(Collected data entries)
============================================================
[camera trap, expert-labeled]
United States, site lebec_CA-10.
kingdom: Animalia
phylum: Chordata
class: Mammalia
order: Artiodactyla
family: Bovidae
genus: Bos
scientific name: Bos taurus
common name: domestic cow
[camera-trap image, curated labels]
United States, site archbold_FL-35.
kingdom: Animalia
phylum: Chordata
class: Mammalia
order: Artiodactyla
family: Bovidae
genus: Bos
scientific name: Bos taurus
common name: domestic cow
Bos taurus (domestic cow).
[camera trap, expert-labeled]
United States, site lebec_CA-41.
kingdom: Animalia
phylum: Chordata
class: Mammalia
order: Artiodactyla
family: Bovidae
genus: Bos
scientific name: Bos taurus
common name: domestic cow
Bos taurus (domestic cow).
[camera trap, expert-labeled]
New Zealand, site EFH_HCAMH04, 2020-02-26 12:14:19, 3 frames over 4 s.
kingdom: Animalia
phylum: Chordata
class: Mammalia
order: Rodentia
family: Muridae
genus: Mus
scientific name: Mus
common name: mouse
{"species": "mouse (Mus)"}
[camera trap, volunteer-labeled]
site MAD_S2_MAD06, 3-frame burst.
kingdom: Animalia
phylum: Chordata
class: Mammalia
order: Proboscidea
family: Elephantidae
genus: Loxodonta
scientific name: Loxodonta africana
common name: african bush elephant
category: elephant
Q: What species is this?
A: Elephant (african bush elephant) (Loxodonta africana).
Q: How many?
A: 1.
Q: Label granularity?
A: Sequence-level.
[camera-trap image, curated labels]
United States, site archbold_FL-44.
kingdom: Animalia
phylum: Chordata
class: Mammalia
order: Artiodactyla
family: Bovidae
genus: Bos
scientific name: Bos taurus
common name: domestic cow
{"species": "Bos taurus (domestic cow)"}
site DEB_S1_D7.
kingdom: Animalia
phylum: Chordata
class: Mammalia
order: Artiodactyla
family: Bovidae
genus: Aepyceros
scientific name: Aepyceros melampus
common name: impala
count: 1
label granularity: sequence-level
============================================================
§ **YOUR GOAL**
All of the data above should be reproduced verbatim.

§ **WRITTEN REPLY**
[camera trap, expert-labeled]
United States, site lebec_CA-10.
kingdom: Animalia
phylum: Chordata
class: Mammalia
order: Artiodactyla
family: Bovidae
genus: Bos
scientific name: Bos taurus
common name: domestic cow
[camera-trap image, curated labels]
United States, site archbold_FL-35.
kingdom: Animalia
phylum: Chordata
class: Mammalia
order: Artiodactyla
family: Bovidae
genus: Bos
scientific name: Bos taurus
common name: domestic cow
Bos taurus (domestic cow).
[camera trap, expert-labeled]
United States, site lebec_CA-41.
kingdom: Animalia
phylum: Chordata
class: Mammalia
order: Artiodactyla
family: Bovidae
genus: Bos
scientific name: Bos taurus
common name: domestic cow
Bos taurus (domestic cow).
[camera trap, expert-labeled]
New Zealand, site EFH_HCAMH04, 2020-02-26 12:14:19, 3 frames over 4 s.
kingdom: Animalia
phylum: Chordata
class: Mammalia
order: Rodentia
family: Muridae
genus: Mus
scientific name: Mus
common name: mouse
{"species": "mouse (Mus)"}
[camera trap, volunteer-labeled]
site MAD_S2_MAD06, 3-frame burst.
kingdom: Animalia
phylum: Chordata
class: Mammalia
order: Proboscidea
family: Elephantidae
genus: Loxodonta
scientific name: Loxodonta africana
common name: african bush elephant
category: elephant
Q: What species is this?
A: Elephant (african bush elephant) (Loxodonta africana).
Q: How many?
A: 1.
Q: Label granularity?
A: Sequence-level.
[camera-trap image, curated labels]
United States, site archbold_FL-44.
kingdom: Animalia
phylum: Chordata
class: Mammalia
order: Artiodactyla
family: Bovidae
genus: Bos
scientific name: Bos taurus
common name: domestic cow
{"species": "Bos taurus (domestic cow)"}
site DEB_S1_D7.
kingdom: Animalia
phylum: Chordata
class: Mammalia
order: Artiodactyla
family: Bovidae
genus: Aepyceros
scientific name: Aepyceros melampus
common name: impala
count: 1
label granularity: sequence-level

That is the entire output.